THE REQUEST: Rewrite the items from the line with "What would the nearest-to-furthest" through the end of the items, switching "further" to "farther" and leaving everything else unchanged.

Start of DATA PROVIDED

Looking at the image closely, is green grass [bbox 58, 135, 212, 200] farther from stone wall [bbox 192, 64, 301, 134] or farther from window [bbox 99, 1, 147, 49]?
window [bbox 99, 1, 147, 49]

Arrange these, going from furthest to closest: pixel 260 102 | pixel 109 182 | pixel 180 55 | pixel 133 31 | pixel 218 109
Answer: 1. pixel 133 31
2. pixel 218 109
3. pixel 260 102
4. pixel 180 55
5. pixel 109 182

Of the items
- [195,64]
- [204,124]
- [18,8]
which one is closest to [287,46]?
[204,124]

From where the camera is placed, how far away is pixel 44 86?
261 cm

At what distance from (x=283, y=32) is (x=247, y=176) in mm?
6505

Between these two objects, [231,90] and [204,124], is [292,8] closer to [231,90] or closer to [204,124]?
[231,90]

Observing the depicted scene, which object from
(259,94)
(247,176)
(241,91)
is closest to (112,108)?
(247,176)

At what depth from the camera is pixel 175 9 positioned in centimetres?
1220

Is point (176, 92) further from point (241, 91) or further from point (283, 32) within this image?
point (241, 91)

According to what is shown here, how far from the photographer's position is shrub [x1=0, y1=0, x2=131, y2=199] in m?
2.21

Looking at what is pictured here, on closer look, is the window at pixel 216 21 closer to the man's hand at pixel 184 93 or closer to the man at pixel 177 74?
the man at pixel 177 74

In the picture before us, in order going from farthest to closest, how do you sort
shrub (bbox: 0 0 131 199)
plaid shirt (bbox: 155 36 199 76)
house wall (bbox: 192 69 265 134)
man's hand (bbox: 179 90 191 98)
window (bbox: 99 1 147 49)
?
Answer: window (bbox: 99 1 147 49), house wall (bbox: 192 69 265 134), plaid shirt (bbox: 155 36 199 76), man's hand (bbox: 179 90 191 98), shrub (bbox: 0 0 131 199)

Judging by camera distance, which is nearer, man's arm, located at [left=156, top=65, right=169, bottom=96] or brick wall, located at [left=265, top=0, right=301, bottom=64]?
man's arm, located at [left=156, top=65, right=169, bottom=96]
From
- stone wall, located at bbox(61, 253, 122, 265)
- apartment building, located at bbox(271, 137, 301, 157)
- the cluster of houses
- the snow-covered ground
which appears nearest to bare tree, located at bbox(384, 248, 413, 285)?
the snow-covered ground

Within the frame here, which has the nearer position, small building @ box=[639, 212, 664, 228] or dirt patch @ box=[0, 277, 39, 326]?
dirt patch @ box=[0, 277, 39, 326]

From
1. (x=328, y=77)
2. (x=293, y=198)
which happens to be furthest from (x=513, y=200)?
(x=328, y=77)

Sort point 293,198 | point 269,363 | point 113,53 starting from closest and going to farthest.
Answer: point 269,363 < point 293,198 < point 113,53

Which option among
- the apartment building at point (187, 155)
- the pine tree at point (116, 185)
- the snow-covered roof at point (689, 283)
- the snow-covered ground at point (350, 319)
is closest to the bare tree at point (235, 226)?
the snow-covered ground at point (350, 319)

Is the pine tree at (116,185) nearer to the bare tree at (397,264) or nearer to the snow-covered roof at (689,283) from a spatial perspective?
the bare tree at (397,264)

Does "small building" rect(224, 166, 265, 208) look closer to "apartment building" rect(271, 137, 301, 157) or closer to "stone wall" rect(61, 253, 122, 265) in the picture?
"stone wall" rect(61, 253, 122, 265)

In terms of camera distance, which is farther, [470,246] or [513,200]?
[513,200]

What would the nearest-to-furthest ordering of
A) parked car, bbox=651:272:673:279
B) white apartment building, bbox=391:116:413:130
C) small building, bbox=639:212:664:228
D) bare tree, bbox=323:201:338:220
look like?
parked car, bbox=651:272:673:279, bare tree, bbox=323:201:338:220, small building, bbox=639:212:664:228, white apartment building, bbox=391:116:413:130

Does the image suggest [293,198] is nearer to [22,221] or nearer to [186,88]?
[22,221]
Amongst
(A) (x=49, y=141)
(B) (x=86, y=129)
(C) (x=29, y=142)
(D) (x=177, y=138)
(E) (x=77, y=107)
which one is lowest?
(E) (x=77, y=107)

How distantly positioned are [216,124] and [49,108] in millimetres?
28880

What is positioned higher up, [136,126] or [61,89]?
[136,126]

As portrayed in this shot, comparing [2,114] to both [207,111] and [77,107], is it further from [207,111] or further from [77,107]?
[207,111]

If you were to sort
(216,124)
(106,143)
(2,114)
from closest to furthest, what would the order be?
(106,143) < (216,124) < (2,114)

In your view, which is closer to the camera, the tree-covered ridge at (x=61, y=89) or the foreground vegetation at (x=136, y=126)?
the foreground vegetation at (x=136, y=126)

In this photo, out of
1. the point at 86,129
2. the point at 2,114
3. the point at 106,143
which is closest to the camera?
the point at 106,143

End of DATA PROVIDED

ANSWER IN FULL:
What would the nearest-to-furthest ordering of
A) parked car, bbox=651:272:673:279
B) white apartment building, bbox=391:116:413:130
C) small building, bbox=639:212:664:228
D) bare tree, bbox=323:201:338:220
look like?
parked car, bbox=651:272:673:279, bare tree, bbox=323:201:338:220, small building, bbox=639:212:664:228, white apartment building, bbox=391:116:413:130

Does the image suggest [293,198] is nearer to [22,221] or nearer to [186,88]?
[22,221]
Amongst
(A) (x=49, y=141)
(B) (x=86, y=129)
(C) (x=29, y=142)
(D) (x=177, y=138)
(E) (x=77, y=107)
which one is lowest?
(E) (x=77, y=107)

How distantly positioned are [216,124] and [49,108] in millimetres?
28880

What is positioned higher up, [136,126] or [61,89]?
[136,126]

As portrayed in this shot, comparing [2,114] to both [207,111] and [77,107], is it farther from [207,111] or farther from [77,107]?
[207,111]

If you were to sort
(216,124)
(106,143)
(2,114)
from closest to furthest, what would the order be?
(106,143) < (216,124) < (2,114)

In your view, which is closer to the camera, the tree-covered ridge at (x=61, y=89) or the foreground vegetation at (x=136, y=126)?
the foreground vegetation at (x=136, y=126)

In this photo, out of
1. the point at 86,129
2. the point at 2,114
3. the point at 106,143
which is closest to the camera?
the point at 106,143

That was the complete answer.